Buried Alive, or How Singing Helped a Girl Survive Three Days in the Grave

Barbara, lying in a box, was photographed with a poster that read "Kidnapped". After that, the box was closed, put in a trench and covered with earth. Later, in her book 83 Hours Till Dawn, Mackle wrote:

The girl was in a terrible position. The pump worked by pumping air into the box through tubes from the surface. There was water and food nearby. But it wasn't too reassuring. Barbara did not know what the villains had in mind and was afraid that she would simply be left in the grave. In order not to panic, she began to remember various pleasant moments from her life, and then she began to sing Christmas carols.

Buried Alive, or How Singing Helped a Girl Survive Three Days in the Grave

Despite the fact that Mackle tried to distract herself, she was constantly visited by terrible thoughts. She got much worse after the batteries in the lamp ran out. Despair increasingly began to roll over the girl:

It should be said right away that Gary Crist chose Barbara not by chance. He needed a man for whom a ransom would be paid, but there was one more condition. The kidnapper chose a victim in good health who could survive several days of captivity underground. He was not mistaken, and the girl passed this test with honor, having lain in the coffin for more than three days.

Buried Alive, or How Singing Helped a Girl Survive Three Days in the Grave

Krist and his accomplice sent a letter with a picture of Barbara to her father, Florida real estate developer Robert Mackle. They demanded a ransom of $500,000, which today is $3.5 million (265 million rubles). Of course, the father agreed to pay the appointed amount. But by the time the criminals agreed with him to transfer the money, Barbara had been in the grave for two days.

The first attempt to transfer money was unsuccessful. The kidnappers were frightened off by a random police car in a conditional place. Nevertheless, the law enforcement officers, sitting in ambush, managed to examine the car of the kidnappers. The second time the transmission also failed. The girl's parents were horrified - every minute they hoped less and less for a successful outcome.

Buried Alive, or How Singing Helped a Girl Survive Three Days in the Grave

But the police and the FBI wasted no time. They managed to find out that the criminals' car was registered to a certain George Deacon. Having found out who this person was, the investigators realized that the first clue had appeared. Deacon made a living by producing ventilated boxes. It soon became clear that Gary Christ was hiding under this name. After that, the identity of the second criminal, Ruth Eisemann-Shir, was also established.

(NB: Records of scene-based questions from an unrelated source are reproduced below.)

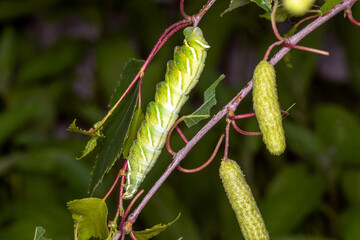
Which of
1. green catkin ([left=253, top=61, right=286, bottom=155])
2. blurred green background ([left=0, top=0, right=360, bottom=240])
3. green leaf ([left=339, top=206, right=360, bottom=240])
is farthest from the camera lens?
blurred green background ([left=0, top=0, right=360, bottom=240])

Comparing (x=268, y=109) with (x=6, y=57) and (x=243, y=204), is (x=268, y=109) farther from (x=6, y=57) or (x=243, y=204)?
(x=6, y=57)

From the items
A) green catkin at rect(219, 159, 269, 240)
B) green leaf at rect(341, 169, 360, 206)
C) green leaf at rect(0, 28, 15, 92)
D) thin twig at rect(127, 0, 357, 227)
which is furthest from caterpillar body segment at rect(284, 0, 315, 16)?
green leaf at rect(0, 28, 15, 92)

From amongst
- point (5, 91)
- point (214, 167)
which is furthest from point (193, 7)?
point (5, 91)

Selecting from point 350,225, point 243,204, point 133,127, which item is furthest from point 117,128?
point 350,225

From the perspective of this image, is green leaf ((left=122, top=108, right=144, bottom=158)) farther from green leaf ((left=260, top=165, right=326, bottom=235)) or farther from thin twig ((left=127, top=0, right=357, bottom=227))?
green leaf ((left=260, top=165, right=326, bottom=235))

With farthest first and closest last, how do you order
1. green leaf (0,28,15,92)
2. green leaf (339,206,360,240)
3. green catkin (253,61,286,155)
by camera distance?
green leaf (0,28,15,92)
green leaf (339,206,360,240)
green catkin (253,61,286,155)

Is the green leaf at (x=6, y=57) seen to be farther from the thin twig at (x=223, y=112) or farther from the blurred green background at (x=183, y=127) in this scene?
the thin twig at (x=223, y=112)
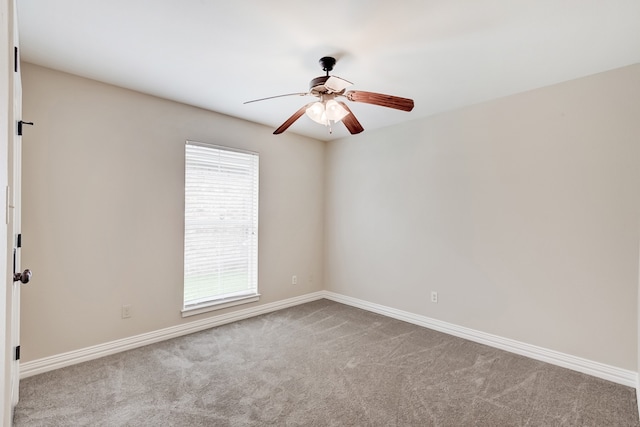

During the third attempt to transfer the money to the kidnappers, everything went smoothly. Robert Mackle was never told where his daughter was. But it didn't matter anymore. The FBI agents were able to locate the place where the villains had set up their headquarters, and nearby they found a mound of fresh earth that looked like a grave. When the lid of Barbara's box opened, her first words were to the federal agent: "You are the most beautiful man I have ever seen." The girl was emaciated, but completely healthy.

Buried Alive, or How Singing Helped a Girl Survive Three Days in the Grave

The thieves were soon arrested. They were tried and Krist received 10 years in prison, and his partner Ruth - 4 years. Surprisingly, this was the last conviction of professional criminal Krist. Having fully served his term, he tied up with the past and trained as a doctor. Ruth Eisemann-Shir, having been released, left for her homeland, in Honduras.

Barbara Mackle has had a good life. She married her boyfriend Stuart and had four children with him. The couple still lives in Florida and is already raising grandchildren. Barbara Jane Mackle's book, 83 Hours Till Dawn, written shortly after the monstrous story, became a bestseller and has been translated into many languages.